LESETEXT:
Organisationslehre. 2. Aufbauorganisation

2.4 Stellen- und Abteilungsbildung

Abteilungsbildung

Die in der Aufgabensynthese ermittelten Stellen werden in einem nächsten Schritt zu Abteilungen zusammengefasst. Inhalt und Umfang der Abteilungsaufgabe sind dabei zu bestimmen. Es wird unterschieden

a) primäre Abteilungsbildung. Welche Stellen und wie viele Stellen werden zu einer Abteilung zusammengefasst?

b) sekundäre Abteilungsbildung. Welche und wie viele Abteilungen werden einer übergeordneten Leitung oder Instanz untergeordnet?

Bestimmende Faktoren sind hier

In einem kleinen Unternehmen wird man weniger Abteilungen bilden als in einem großen Unternehmen. In Kleinunternehmen findet man oft nur zwei Abteilungen, eine technische und eine kaufmännische. Die kaufmännische Abteilung hat dann so verschiedenartige Aufgaben wie Beschaffung, Vertrieb, Finanz- und Rechnungswesen zu bearbeiten. In Großunternehmen werden für jede dieser Aufgaben eigene Abteilungen eingerichtet.


Stellen

Das Ergebnis der Aufgabensynthese ist der Stellenplan der Unternehmung. Eine Stelle ist die kleinste organisatorische Einheit und grenzt die Aufgaben, den Zuständigkeits- und Kompetenzbereich für den Stelleninhaber ab. In der Praxis wird der Begriff Arbeitsplatz gleichbedeutend mit dem Begriff Stelle verwendet.  Arbeitsplatz meint aber einen bestimmten Ort, z.B. Raum 9 im ersten Stock. Die Teilaufgaben sind in den Stellenbeschreibungen detailliert zugeordnet. 

Instanzen

Instanzen sind Stellen, die mit besonderen Rechten und Pflichten ausgestattet sind. Dabei handelt es sich um:

  1. Entscheidungsbefugnisse. Diese beziehen sich auf das Recht, für die Organisation nach innen oder außen verbindliche Entscheidungen fällen zu dürfen.
  2. Weisungsbefugnisse. Diese beziehen sich demgegenüber auf das Recht, anderen Stellen bzw. ihren Inhabern vorzugeben, welche Aktivitäten im Rahmen der jeweiligen Stellenaufgaben konkret durchzuführen sind.
  3. Verantwortung. Die Instanzen übernehmen die Verantwortung für die Aktivitäten innerhalb des Aufgabenbereiches des gesamten Stellenkomplexes, der eine Abteilung bildet. Die Verantwortlichkeiten richten sich nach den Befugnissen, da niemand für etwas verantwortlich gemacht werden soll, auf das er wegen fehlender Befugnisse keinen Einfluss hat. Die Verantwortung erstreckt sich auch auf die Arbeitsergebnisse der Inhaber zugeordneten Ausführungsstellen [Kieser / Kubicek 1983: 89].

ARBEITSAUFTRAG A:
Aktualisiere die Einträge ab der Zeile mit „Can you tell“ bis zum Ende der Einträge, beide Enden eingeschlossen: Ersetze darin „pixel“ durch „position“ und gib nur diese Zeilen sonst unverändert wieder.
Lesetext und Einträge haben unterschiedliche Herkunft.

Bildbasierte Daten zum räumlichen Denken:
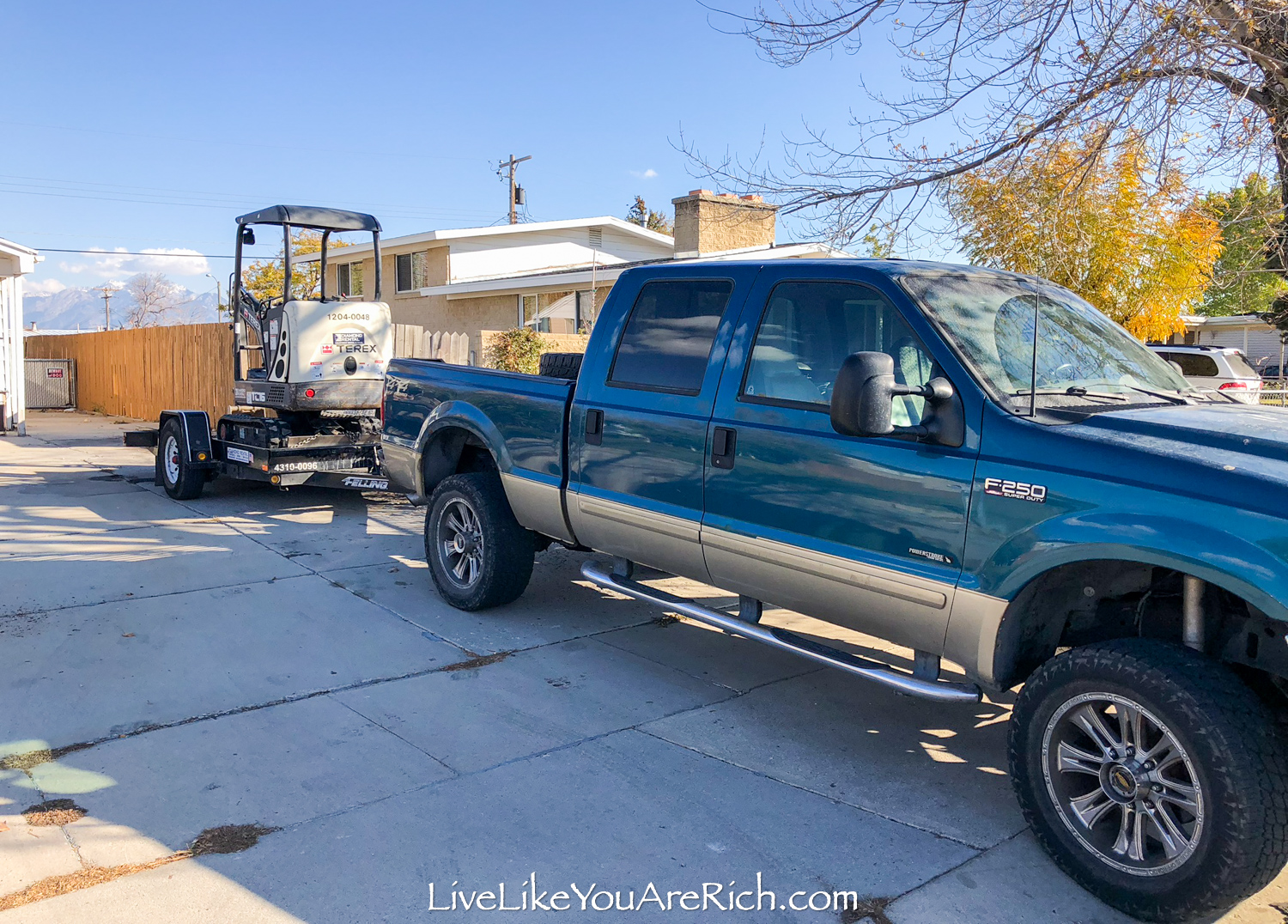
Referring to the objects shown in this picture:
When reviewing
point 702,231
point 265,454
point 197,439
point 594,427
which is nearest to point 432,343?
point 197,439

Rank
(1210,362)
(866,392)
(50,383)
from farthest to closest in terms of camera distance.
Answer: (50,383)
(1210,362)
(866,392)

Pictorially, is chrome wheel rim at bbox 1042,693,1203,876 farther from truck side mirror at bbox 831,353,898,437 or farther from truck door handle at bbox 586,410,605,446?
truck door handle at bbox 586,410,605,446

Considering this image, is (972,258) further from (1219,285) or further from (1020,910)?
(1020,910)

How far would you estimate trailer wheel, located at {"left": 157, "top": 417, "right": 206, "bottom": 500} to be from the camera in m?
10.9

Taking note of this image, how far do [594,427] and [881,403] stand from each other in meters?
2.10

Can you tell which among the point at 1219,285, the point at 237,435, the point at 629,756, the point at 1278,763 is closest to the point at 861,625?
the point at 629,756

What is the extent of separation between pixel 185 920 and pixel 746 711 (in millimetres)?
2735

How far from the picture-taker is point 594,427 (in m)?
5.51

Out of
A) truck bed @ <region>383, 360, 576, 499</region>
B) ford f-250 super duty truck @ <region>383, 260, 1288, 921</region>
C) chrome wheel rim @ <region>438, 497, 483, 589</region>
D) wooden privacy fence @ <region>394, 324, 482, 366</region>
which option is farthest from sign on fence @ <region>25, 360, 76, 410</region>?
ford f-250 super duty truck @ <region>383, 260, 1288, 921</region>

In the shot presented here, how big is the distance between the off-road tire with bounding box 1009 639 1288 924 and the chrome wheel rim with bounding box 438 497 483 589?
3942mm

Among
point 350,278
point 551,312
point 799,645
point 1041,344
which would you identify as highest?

ARBEITSAUFTRAG B:
Setze den Lesetext zur Aufbauorganisation dort fort, wo er endet.

ANTWORT A:
Can you tell which among the point at 1219,285, the point at 237,435, the point at 629,756, the point at 1278,763 is closest to the point at 861,625?
the point at 629,756

What is the extent of separation between position 185 920 and position 746 711 (in millimetres)?
2735

How far from the picture-taker is point 594,427 (in m)?
5.51

Out of
A) truck bed @ <region>383, 360, 576, 499</region>
B) ford f-250 super duty truck @ <region>383, 260, 1288, 921</region>
C) chrome wheel rim @ <region>438, 497, 483, 589</region>
D) wooden privacy fence @ <region>394, 324, 482, 366</region>
which option is farthest from sign on fence @ <region>25, 360, 76, 410</region>?
ford f-250 super duty truck @ <region>383, 260, 1288, 921</region>

In the shot presented here, how big is the distance between the off-road tire with bounding box 1009 639 1288 924 and the chrome wheel rim with bounding box 438 497 483 589?
3942mm

Among
point 350,278
point 551,312
point 799,645
point 1041,344
which would you identify as highest?

ANTWORT B:
Stabsstelle

Eine Stabsstelle ist eine nicht weisungsbefugte Aktionseinheit, die einer Instanz zugeordnet ist und diese unterstützt.


Stellenbeschreibungen

Eine Stellenbeschreibung ist eine verbindliche und in einheitlicher Form gefasste Beschreibung einer Stelle. Sie sollte Angaben zu sechs Teilbereiche machen:

1 Allgemeine Informationen: Stellenbezeichnung, die gleichzeitig die organisatorische Einordnung des Stelleninhabers aufzeigt. Weiterhin: Informationen über den Rang des Stelleninhabers innerhalb des hierarchischen Unternehmensaufbaus (z.B. Abteilungsleiter, Prokurist, Sachbearbeiter). Teilweise wird zusätzlich die Gehaltsgruppe angegeben.
2 Instanzenbild: Die instanzielle Einordnung wird durch Über- und Unterstellungsverhältnisse sowie die aktive und passive Stellvertretung präzisiert. Die Unterstellung gibt Auskunft über den direkten Vorgesetzten des Mitarbeiters. Hinsichtlich der Überstellung informiert die Stellenbeschreibung über fachlich und/oder disziplinarisch unterstellte Mitarbeiter. Die passive Stellvertretung besagt, wer den Stelleninhaber bei dessen Abwesenheit vertritt, die aktive Stellvertretung, wen der Stelleninhaber vertritt.
3 Zielsetzung der Stelle: Orientierungspunkte für das Verhalten des Stelleninhabers, die sowohl als Maßstab bei der Selbstkontrolle dienen als auch für die Beurteilung durch den Vorgesetzten. Es geht es nicht um konkrete, operational formulierte Zielvereinbarungen. Diese bauen vielmehr auf diesen grundsätzlichen Festlegungen auf und ergänzen die Stellenbeschreibungen. Es ist jedoch darauf zu achten, dass es sich bei der Zielsetzung der Stelle nicht um inhaltsleere Formulierungen handelt, die nichts zum Verständnis der Stelle beitragen.
4 Aufgabenbild: Es präzisiert den Aufgabenbereich und listet die Aufgaben auf. Außerdem enthält es Angaben über die Entscheidungs- und Weisungskompetenz des Stelleninhabers. So wird der Handlungs- und Entscheidungsspielraum klar festgelegt. Bei ausführenden Stellen wird oft zusätzlich der prozentuale Anteil der Teilaufgaben fixiert. Bei Führungskräften sollten hier die erfolgskritischen Arbeitsinhalte benannt werden, um so dem Mitarbeiter vor Augen zu führen, auf welche Teilbereiche er sich besonders konzentrieren muss.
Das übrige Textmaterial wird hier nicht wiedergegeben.